Après la bataille du Lac Trasimène, sa troisième victoire sur le territoire de l’Italie, Hannibal est à 150 km de Rome. Pour tenter de faire face au péril, le sénat romain désigne– selon la procédure en cas de péril extrême – un dictateur.
Fabius Maximus le « temporisateur »
Les sénateurs romains ont été bien inspirés de choisir Fabius Maximus. Né en 275 aec, « Cunctator », le « temporisateur » est un homme politique d’une intelligence hors norme. Fabius a compris qu’Hannibal n’est pas un aventurier venu envahir l’Italie avec un esprit revanchard.
La propagande du Carthaginois, relayée par les adversaires de Rome, nombreux en Italie, lui prête des intentions civilisées qui excluent toute infraction aux lois de la guerre.
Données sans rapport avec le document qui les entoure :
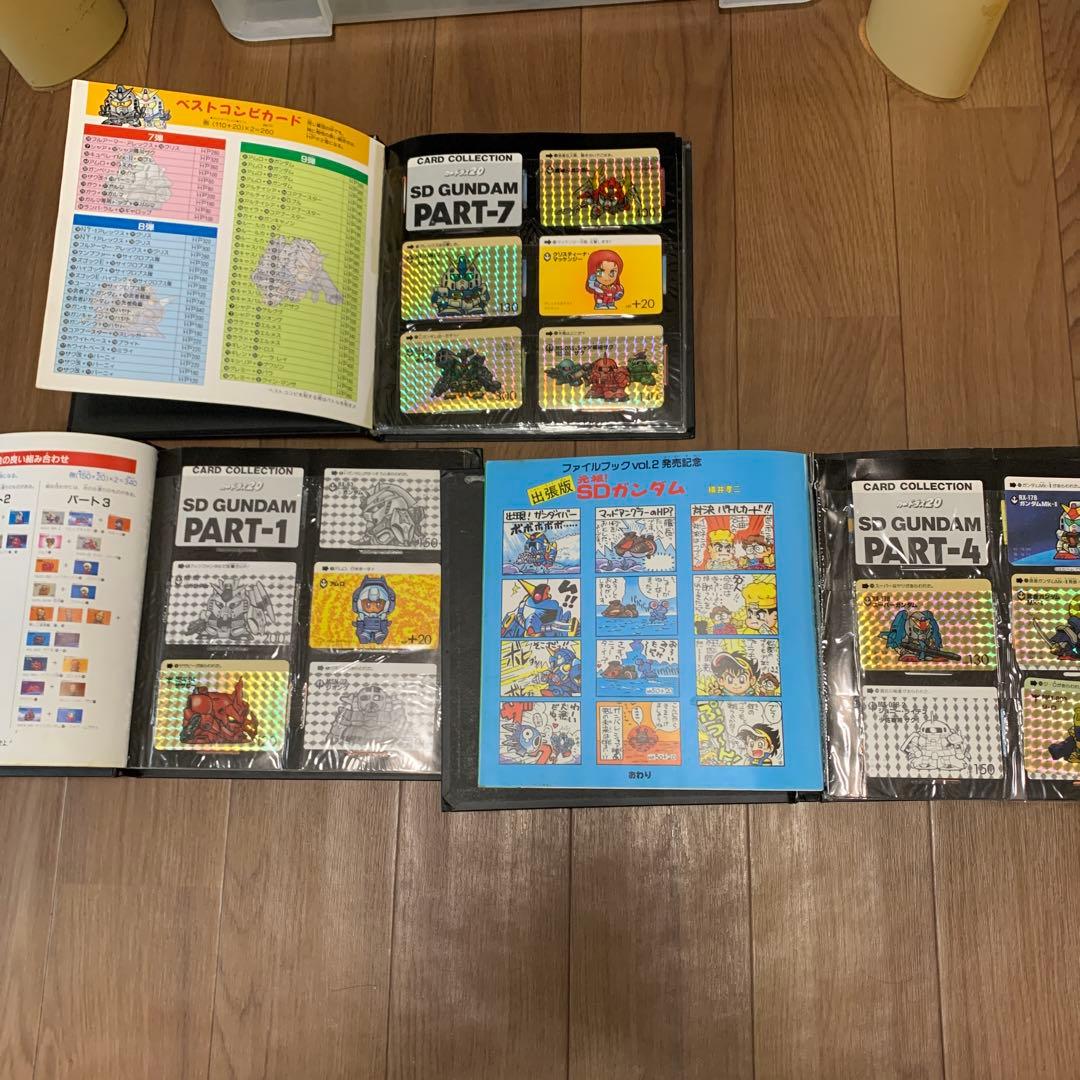 ガンダム カードダス パート1から9 セミコンプ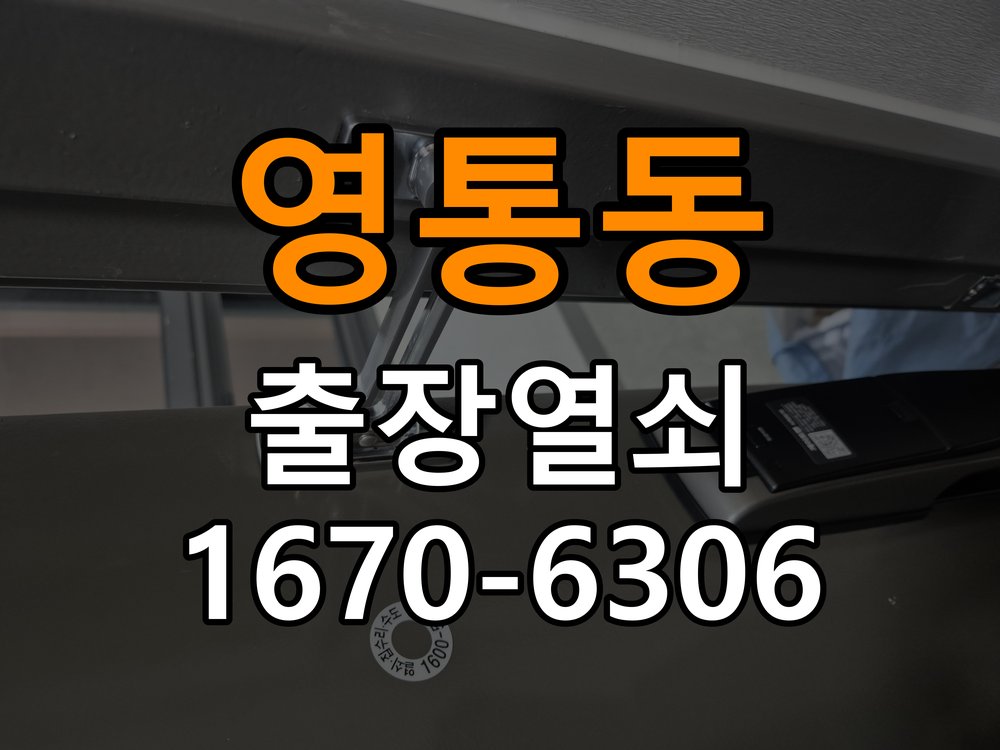 영통동열쇠 도어락 출장 설치 도어락, 두꺼운 문 설치 규격 및 안전 점검 방법 참고 사진 1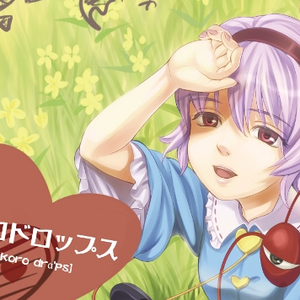 ハナレバナレ(Original:信仰は儚き人间の为に)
Ces intentions, confirmées sur le terrain, interpellent Fabius Maximus qui réalise que le Carthaginois n’a pas l’intention d’occuper le pays, ni de détruire Rome et encore moins d’exterminer les Romains. L’objectif d’Hannibal est la destruction des armées romaines et la signature d’un traité de paix pour stopper les velléités impérialistes de Rome. Face à cette stratégie d’Hannibal, Fabius décide de mettre en place la stratégie de la « Temporisation ».
La stratégie de Fabius
Cette étonnante stratégie – la temporisation – qui lui vaudra ses surnoms, » petite brebis » et « Cunctator », comprend trois axes :
1 – le refus du combat ;
2 – l’attaque des cités alliées à Hannibal en son absence ;
3 – la fermeture des frontières à toute possibilité de renforts pour Hannibal.
Hannibal, qui avait ses espions jusque dans le Sénat de Rome, eut vent des dangereuses instructions données par Fabius qui annihilent ses objectifs de destruction de la puissance militaire romaine. Pour les contrer, il simula des déboires militaires devant des généraux romains, leur donnant l’impression qu’ils pouvaient aisément le vaincre. La grogne s’éleva au sein du Sénat où Maximus fut accusé de jouer le jeu du Carthaginois en «abandonnant les vaillants soldats de Rome à un rôle de suiveurs».
Hannibal enfonça le clou en brûlant les récoltes d’une région où se trouvait une propriété agricole de Fabius, sans toucher celle-ci. La suspicion d’intelligence avec l’ennemi s’additionna à l’esprit belliqueux et la précipitation l’emporta sur la temporisation.
Fabius fut écarté et ses deux remplaçants décident de lancer contre Hannibal – qui venait de s’emparer des réserves à blé de l’armée romaine à Cannes, en Apulie – la plus grande armée de l’histoire de Rome. Huit légions la composent. Jamais pareille armée ne fut lancée contre un unique adversaire. C’est cette super armée romaine de plus de 100 000 hommes qui fut détruite le 2 août 216.
Le Temporisateur redevint Consul et depuis, tous les mouvements militaires romains effectués durant 14 années, c’est à dire jusqu’à la fin de la guerre, corroborent sa stratégie.
Hannibal, génie de la guerre de mouvement, capable de détruire n’importe quelle armée dans une bataille en rase campagne, sera – devant l’absence d’adversité – acculé à gérer la défense des cités qui lui ont fait allégeance. Mais dépourvu de renforts, ne pouvant disperser ses forces, ils assistera, impuissant, à la chute des grandes cités qui lui ont fait allégeance et au terrible sort de leur population.
Selon Polybe, à l’entame de la guerre, Rome avait une capacité de mobilisation de 700 000 hommes et de 70 000 chevaux. Selon diverses estimations, nous savons que moins de deux ans après l’arrivée d’Hannibal en Italie, 30 % des forces mobilisables de l’Italie ont été éliminées (200 000 morts et 50 000 prisonniers). Mais à partir de l’an 3 de la guerre et jusqu’au départ d’Hannibal, en l’an 16, alors que Rome avait en moyenne 350 000 soldats et cavaliers (à peu prés 23 légions) mobilisés, plus jamais elle n’affrontera Hannibal en rase campagne. C’est cette stratégie qui a entraîné l’enlisement de la guerre et, à terme, sa fin, précipitée par le Sénat carthaginois qui non seulement n’a pas assisté Hannibal, mais a tout fait pour l’empêcher de vaincre.